Define some contants from the paper.

In [25]:
n_clusters = 10 # this is chosen based on prior knowledge of classes in the data set.
batch_size = 256
lr         = 0.01 # learning rate
momentum   = 0.9
tol        = 0.001 # tolerance - if clustering stops if less than this fraction of the data changes cluster on an interation

Define some constants for this implementation

In [28]:
maxiter         = 2e4
update_interval = 140
save_dir         = '../DEC-keras/results/dec'

In [11]:
# prepare the DEC model
dec = DEC(dims=[x.shape[-1], 500, 500, 2000, 10], n_clusters=n_clusters, batch_size=batch_size)

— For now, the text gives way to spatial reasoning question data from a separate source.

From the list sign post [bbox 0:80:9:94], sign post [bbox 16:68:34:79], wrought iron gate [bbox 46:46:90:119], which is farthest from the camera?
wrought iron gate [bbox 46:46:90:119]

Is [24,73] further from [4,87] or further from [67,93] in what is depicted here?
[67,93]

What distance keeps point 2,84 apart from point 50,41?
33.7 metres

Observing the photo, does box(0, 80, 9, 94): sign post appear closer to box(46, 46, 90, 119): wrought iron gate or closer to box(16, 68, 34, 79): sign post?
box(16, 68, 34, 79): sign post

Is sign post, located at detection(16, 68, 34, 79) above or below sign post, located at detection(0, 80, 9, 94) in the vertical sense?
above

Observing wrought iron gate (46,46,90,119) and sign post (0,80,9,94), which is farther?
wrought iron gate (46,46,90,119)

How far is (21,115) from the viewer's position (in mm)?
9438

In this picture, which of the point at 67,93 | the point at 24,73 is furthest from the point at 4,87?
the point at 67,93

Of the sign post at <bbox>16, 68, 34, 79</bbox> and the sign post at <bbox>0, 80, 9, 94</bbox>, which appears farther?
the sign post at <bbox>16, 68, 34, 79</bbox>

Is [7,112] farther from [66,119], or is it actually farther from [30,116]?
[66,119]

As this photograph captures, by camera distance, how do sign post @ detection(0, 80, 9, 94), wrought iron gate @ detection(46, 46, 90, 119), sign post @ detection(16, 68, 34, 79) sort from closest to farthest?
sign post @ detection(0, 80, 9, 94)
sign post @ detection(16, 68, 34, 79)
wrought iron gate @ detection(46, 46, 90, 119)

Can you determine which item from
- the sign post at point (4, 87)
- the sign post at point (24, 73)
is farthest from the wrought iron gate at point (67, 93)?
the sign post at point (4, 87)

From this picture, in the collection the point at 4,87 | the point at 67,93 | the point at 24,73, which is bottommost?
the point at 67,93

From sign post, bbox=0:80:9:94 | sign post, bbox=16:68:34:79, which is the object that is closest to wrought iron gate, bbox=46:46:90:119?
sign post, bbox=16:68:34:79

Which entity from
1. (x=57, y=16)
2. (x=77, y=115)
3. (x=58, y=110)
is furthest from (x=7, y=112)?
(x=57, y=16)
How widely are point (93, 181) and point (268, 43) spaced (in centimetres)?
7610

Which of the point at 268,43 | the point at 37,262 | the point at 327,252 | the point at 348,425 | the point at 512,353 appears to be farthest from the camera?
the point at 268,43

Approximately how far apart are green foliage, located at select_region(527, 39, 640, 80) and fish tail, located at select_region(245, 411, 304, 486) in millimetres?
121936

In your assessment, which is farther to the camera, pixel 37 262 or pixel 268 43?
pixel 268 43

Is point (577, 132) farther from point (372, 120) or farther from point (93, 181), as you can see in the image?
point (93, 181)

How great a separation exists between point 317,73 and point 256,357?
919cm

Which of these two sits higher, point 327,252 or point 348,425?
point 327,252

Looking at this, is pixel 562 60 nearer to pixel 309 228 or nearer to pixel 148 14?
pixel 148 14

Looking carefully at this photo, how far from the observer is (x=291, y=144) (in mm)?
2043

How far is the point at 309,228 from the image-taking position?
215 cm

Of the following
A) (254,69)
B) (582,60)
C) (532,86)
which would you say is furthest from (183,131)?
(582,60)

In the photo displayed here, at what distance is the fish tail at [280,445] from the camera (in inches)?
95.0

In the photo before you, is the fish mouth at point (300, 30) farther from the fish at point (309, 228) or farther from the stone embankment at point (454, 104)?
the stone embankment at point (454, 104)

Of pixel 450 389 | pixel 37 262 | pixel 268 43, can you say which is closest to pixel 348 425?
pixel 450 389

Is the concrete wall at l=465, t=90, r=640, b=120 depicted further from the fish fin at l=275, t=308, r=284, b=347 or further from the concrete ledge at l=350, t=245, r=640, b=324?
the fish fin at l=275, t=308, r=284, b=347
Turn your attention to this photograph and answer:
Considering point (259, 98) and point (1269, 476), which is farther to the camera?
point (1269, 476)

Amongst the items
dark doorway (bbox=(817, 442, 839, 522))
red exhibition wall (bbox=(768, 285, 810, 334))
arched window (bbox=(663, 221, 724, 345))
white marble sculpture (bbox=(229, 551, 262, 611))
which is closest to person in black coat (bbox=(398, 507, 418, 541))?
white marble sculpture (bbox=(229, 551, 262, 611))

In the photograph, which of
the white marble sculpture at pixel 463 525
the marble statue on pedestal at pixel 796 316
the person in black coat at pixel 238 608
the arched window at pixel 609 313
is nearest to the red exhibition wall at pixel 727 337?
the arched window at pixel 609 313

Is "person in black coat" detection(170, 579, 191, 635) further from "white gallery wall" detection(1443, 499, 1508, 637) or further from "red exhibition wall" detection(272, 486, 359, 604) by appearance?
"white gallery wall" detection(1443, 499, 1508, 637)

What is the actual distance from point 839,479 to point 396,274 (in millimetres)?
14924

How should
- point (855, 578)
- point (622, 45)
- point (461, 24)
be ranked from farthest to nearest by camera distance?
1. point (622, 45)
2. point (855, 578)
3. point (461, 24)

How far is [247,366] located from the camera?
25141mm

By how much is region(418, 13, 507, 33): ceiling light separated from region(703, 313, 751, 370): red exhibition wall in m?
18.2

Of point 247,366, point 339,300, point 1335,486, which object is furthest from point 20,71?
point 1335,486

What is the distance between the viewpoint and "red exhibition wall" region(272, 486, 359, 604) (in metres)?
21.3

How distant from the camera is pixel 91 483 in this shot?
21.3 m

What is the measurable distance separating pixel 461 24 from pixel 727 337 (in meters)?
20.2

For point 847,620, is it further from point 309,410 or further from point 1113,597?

I have already run the greedy layer-wise pretraining so tell DEC where to find those. 

In [21]:
ae_weights = '../DEC-keras/ae_weights.h5'

In [22]:
dec.initialize_model(optimizer=SGD(lr=lr, momentum=momentum),
                     ae_weights=ae_weights,
                     x=x)

Display a summary of the model archietecture.

In [23]:
dec.model.summary()

_________________________________________________________________
Layer (type)                 Output Shape              Param #   
input (InputLayer)           (None, 784)               0         
_________________________________________________________________
encoder_0 (Dense)            (None, 500)               392500    
_________________________________________________________________
encoder_1 (Dense)            (None, 500)               250500    
_________________________________________________________________
encoder_2 (Dense)            (None, 2000)              1002000   
_________________________________________________________________
encoder_3 (Dense)            (None, 10)                20010     
_________________________________________________________________
clustering (ClusteringLayer) (None, 10)                100       
Total params: 1,665,110.0
Trainable params: 1,665,110.0
Non-trainable params: 0.0
____________________________________________________________

In [36]:
t0 = time()
y_pred = dec.clustering(x, y=y, tol=tol, maxiter=maxiter,
                        update_interval=update_interval, save_dir=save_dir)
print('acc:', cluster_acc(y, y_pred))
print('clustering time: ', (time() - t0))

Update interval 140
Save interval 1367.1875
Initializing cluster centers with k-means.
Iter 0 : Acc 0.87557 , nmi 0.8581 , ari 0.82627 ; loss= 0
saving model to: ../DEC-keras/results/dec//DEC_model_0.h5
Iter 140 : Acc 0.87553 , nmi 0.85805 , ari 0.82621 ; loss= 0.03464
delta_label  0.000542857142857 < tol  0.001
Reached tolerance threshold. Stopping training.
saving model to: ../DEC-keras/results/dec//DEC_model_final.h5
acc: 0.875528571429
clustering time:  69.14353013038635


The above gives our Unsupervised benchmark accuracy of 87.55% on the entire MNIST data set (70000 subjects).